* _OPDRACHT 1_: Geef de hele lijst na de pagina woord voor woord terug, maar laat de afbeeldingen weg.

* _PAGINA_:
Propositie 4: Universiteiten worden in de stages 2 en 3 veel meer gebruikt dan andere bronnen, omdat deze kwalitatief goed werk leveren tegen een goede prijs.

In deze stages gebruiken de spin-off bedrijven het netwerk en veel kennis van de universiteit, omdat er in deze stages intensief wordt gekeken naar het ontwerpen van het nieuwe product. Voor de spin-off bedrijven geldt dat dit voornamelijk bij de universiteit vandaan gehaald wordt. Echter zien we dat juist in deze stages ook erg veel samengewerkt wordt met de klant of de uiteindelijke gebruiker van het product, om ervoor te blijven zorgen dat het product voldoet aan de eisen van de consument. Toch is het zo dat de universiteit meer gebruikt wordt dan andere externe partijen in stage 2 en 3. Dit laat zien dat de universiteit een goede partner kan zijn voor bedrijven. Als er gekeken wordt naar tabel 5 kan dit ook gezegd worden voor stage 1, aangezien stage 1 hetzelfde is als stage 2 in een minder uitgebreide vorm. Voor de spin-off bedrijven kost de hulp van de universiteit niet veel. Dit kan ook gelden voor andere bedrijven zoals bij propositie 4 al duidelijk werd. Al eerder in dit onderzoek werd genoemd dat bedrijven hulp vragen bij een partner die de beste antwoorden geeft op vragen. Echter is het zo dat de universiteit goede kwaliteit levert aan de bedrijven. Het ligt niet alleen aan het feit dat de spin-offs dichtbij de universiteit zitten of omdat de universiteit goedkoper is. Enkele geïnterviewde bedrijven hebben zaken uitbesteed aan andere bedrijven die dit ook door de universiteit hadden kunnen laten doen. Dit was echter niet de beste partij en daarom is gekozen voor een andere partij. Toch bewijst tabel 5 dat propositie 4 goed is uitgekomen aangezien de bedrijven veel gebruik maken van de universiteit in stages 1, 2 en 3.

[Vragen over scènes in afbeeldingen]
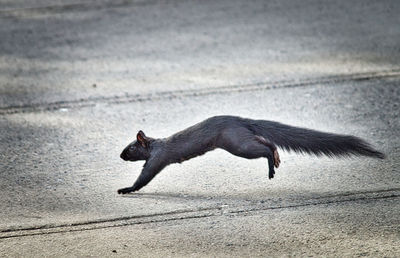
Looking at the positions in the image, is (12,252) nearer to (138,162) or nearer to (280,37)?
(138,162)

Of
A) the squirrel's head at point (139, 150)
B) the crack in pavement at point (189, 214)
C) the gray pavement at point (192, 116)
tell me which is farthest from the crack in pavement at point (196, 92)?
the crack in pavement at point (189, 214)

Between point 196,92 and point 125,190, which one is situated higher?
point 196,92

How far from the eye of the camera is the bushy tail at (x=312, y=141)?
14.3ft

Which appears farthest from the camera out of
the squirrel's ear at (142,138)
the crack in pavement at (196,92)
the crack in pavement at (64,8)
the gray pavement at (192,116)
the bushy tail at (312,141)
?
the crack in pavement at (64,8)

* _OPDRACHT 2_: Typ uit de pagina het stuk over dat opent met de woorden met "Propositie 4: Universiteiten" en sluit met "een goede prijs.", zonder iets te veranderen.

* _OPLOSSING 1_:
Looking at the positions in the image, is (12,252) nearer to (138,162) or nearer to (280,37)?
(138,162)

Of
A) the squirrel's head at point (139, 150)
B) the crack in pavement at point (189, 214)
C) the gray pavement at point (192, 116)
tell me which is farthest from the crack in pavement at point (196, 92)?
the crack in pavement at point (189, 214)

Between point 196,92 and point 125,190, which one is situated higher?
point 196,92

How far from the eye of the camera is the bushy tail at (x=312, y=141)?
14.3ft

Which appears farthest from the camera out of
the squirrel's ear at (142,138)
the crack in pavement at (196,92)
the crack in pavement at (64,8)
the gray pavement at (192,116)
the bushy tail at (312,141)
?
the crack in pavement at (64,8)

* _OPLOSSING 2_:
Propositie 4: Universiteiten worden in de stages 2 en 3 veel meer gebruikt dan andere bronnen, omdat deze kwalitatief goed werk leveren tegen een goede prijs.